4.2L’État partie soutient que les auteurs n’ont pas épuisé les recours internes, car le recours en amparo a été présenté après le délai prévu par la loi. La procédure d’amparo est le recours par excellence pour la protection des droits de l’homme. Dans la mesure où les auteurs soutiennent l’existence d’omissions et de négligences de la part tant des autorités judiciaires que des autorités chargées des poursuites lors de la procédure pénale contre A.R.M., le recours en amparo est le meilleur moyen de faire entendre leurs réclamations. Contrairement à ce que déclarent les auteurs, Mme Reyna Trujillo a été informée du recours en appel rendu le 17 janvier 2013. Conformément à l’article 17 de la loi d’amparo, « le délai pour la présentation de la demande est de quinze jours ». Cette disposition s’applique en tenant compte des règles de notification fixées par la législation mexicaine. À cet égard, l’article 121 du Code de procédure pénale de l’État de Veracruz dispose que « si, bien que n’ayant pas reçu la notification sous la forme prévue, la personne à notifier a connaissance de la décision judiciaire, alors la notification est considérée comme ayant été donnée, sans préjudice de l’application de la sanction à imposer à l’auteur de l’infraction ». À cet égard, les tribunaux mexicains ont établi en ce qui concerne les demandes d’amparo direct que « lors de l’examen de la recevabilité d’une demande, il sera tenu compte du fait que le plaignant a eu connaissance de l’acte ou de son exécution, ou qu’il en a eu connaissance avant que ne lui soit notifiée la décision faisant l’objet de sa demande, indépendamment de la certification prévue à l’article 163 de la loi d’amparo ».

4.3Dans le cas présent, le tribunal a déterminé clairement que la loi « impose l’obligation d’informer, en personne plutôt que par l’intermédiaire (…) du Bureau du Procureur général, la partie lésée, la victime ou son représentant légal des décisions qui appellent une réparation du dommage, afin qu’ils soient en mesure d’exercer le droit d’interjeter ». À cet égard, « afin que la partie lésée soit effectivement en mesure d’exercer son droit de contester, par un recours en amparo, une décision dont elle estime qu’elle est en violation de garanties, cette partie doit disposer d’un recours effectif et avoir réellement connaissance du jugement prononcé par la juridiction d’appel ». À cet égard, le Tribunal fédéral a reconnu que l’auteure aurait dû être informée en personne, ce qui aurait pu se faire par l’entremise de son représentant légal; le délai de quinze jours doit commencer dès « que la personne à notifier a eu connaissance du jugement ».
════
▸ CONSIGNE
Répondez à ces questions sur l'extrait :
1. Quel délai l'article 17 de la loi d'amparo fixe-t-il pour présenter la demande ?
2. Quel article du Code de procédure pénale de l'État de Veracruz est cité au sujet de la notification ?
3. D'après le Tribunal fédéral, à partir de quel moment le délai doit-il commencer ?
Appuyez-vous uniquement sur l'extrait.

Entrées de questions de raisonnement spatial:
════
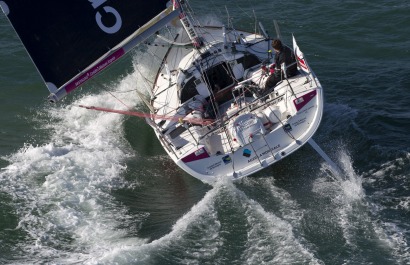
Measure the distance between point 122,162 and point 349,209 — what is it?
6.32 meters

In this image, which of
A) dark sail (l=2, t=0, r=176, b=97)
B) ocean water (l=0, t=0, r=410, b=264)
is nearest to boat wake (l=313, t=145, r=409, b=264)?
ocean water (l=0, t=0, r=410, b=264)

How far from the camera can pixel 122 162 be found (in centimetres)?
1630

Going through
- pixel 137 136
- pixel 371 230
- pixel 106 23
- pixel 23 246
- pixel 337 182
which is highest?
pixel 106 23

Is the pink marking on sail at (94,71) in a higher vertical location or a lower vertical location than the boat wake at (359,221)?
higher

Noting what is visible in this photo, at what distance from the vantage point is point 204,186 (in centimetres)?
1498

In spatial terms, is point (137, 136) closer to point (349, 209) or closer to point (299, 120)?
point (299, 120)

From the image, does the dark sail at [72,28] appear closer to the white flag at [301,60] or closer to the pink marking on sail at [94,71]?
the pink marking on sail at [94,71]

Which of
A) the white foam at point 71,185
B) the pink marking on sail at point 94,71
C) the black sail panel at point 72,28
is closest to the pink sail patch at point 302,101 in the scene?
the black sail panel at point 72,28

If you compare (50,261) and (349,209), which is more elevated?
(50,261)

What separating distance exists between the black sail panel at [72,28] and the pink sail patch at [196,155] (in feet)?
10.4

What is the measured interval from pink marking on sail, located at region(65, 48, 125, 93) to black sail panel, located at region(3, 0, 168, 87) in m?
0.18

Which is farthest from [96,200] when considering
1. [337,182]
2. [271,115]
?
[337,182]

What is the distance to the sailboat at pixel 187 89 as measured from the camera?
13.8 m

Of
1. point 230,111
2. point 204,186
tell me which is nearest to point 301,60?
point 230,111
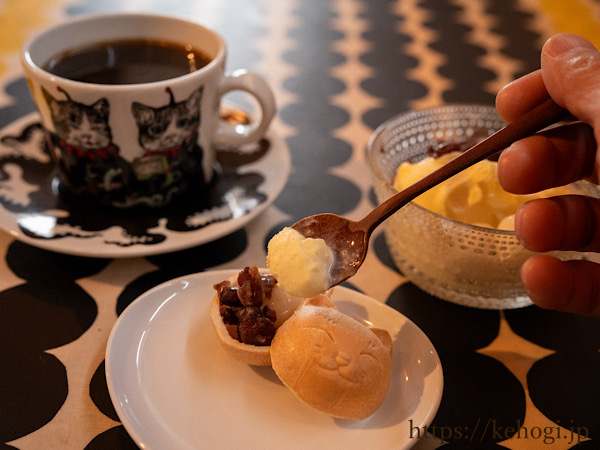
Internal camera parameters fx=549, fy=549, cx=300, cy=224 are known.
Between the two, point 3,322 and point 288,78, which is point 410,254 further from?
point 288,78

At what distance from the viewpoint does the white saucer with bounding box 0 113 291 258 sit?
76cm

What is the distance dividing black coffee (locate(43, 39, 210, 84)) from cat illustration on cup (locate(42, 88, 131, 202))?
0.10m

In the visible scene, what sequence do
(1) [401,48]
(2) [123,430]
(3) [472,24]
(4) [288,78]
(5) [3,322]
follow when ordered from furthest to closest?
(3) [472,24]
(1) [401,48]
(4) [288,78]
(5) [3,322]
(2) [123,430]

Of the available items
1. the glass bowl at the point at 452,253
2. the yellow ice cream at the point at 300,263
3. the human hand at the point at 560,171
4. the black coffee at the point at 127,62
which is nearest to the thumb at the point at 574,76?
the human hand at the point at 560,171

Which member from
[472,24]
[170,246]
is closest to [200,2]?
[472,24]

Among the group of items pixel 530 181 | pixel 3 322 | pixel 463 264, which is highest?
pixel 530 181

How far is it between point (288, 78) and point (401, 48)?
0.38 metres

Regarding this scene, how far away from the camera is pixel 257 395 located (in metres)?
0.61

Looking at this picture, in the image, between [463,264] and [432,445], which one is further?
[463,264]

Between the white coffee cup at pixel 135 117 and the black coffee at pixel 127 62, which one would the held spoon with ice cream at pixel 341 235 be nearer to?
the white coffee cup at pixel 135 117

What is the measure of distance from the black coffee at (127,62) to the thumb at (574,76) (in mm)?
543

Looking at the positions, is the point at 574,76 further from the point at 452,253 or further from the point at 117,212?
the point at 117,212

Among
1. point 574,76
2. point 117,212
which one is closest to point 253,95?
point 117,212

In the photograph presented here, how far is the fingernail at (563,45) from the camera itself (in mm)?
607
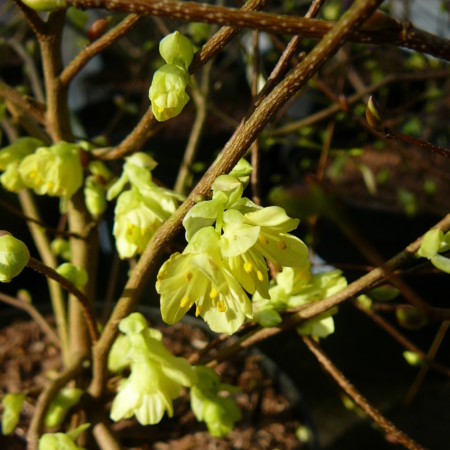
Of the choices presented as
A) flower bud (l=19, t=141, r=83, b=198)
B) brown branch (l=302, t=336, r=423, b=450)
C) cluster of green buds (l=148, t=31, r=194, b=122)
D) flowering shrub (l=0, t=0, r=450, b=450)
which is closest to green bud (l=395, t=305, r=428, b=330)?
flowering shrub (l=0, t=0, r=450, b=450)

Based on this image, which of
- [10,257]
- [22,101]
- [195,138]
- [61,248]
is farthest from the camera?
[195,138]

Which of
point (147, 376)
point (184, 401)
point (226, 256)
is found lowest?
point (184, 401)

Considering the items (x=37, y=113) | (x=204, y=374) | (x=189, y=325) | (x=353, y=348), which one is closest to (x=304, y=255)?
(x=204, y=374)

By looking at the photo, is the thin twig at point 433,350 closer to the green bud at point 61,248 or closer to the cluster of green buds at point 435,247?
the cluster of green buds at point 435,247

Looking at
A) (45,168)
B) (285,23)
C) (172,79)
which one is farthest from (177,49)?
(45,168)

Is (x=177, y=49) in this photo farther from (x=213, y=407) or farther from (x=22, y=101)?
(x=213, y=407)

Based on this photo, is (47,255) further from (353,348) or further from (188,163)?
(353,348)
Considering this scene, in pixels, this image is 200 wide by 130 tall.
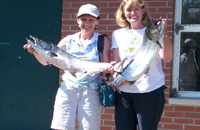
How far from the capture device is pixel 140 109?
2689mm

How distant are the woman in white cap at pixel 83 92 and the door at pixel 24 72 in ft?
5.48

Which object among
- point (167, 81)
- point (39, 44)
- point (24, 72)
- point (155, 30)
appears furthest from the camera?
point (24, 72)

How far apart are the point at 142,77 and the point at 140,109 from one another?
1.12 feet

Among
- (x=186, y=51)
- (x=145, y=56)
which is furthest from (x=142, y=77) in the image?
(x=186, y=51)

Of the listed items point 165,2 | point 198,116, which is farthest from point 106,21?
point 198,116

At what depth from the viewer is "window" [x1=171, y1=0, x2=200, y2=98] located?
4.12 m

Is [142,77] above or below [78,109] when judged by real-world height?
above

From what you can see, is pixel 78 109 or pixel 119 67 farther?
pixel 78 109

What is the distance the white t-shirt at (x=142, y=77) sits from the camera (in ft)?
8.89

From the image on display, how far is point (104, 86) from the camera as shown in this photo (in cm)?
288

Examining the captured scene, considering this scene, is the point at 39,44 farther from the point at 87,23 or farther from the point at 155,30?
the point at 155,30

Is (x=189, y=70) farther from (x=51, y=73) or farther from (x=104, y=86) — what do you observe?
(x=51, y=73)

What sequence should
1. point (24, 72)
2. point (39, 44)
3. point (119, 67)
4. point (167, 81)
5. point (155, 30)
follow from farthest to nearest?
point (24, 72) → point (167, 81) → point (39, 44) → point (119, 67) → point (155, 30)

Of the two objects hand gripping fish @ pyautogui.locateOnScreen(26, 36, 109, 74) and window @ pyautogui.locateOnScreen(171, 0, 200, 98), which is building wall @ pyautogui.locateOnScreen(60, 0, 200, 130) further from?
════
▸ CORRIGÉ
1. Quinze jours.
2. L'article 121.
3. Dès que la personne à notifier a eu connaissance du jugement.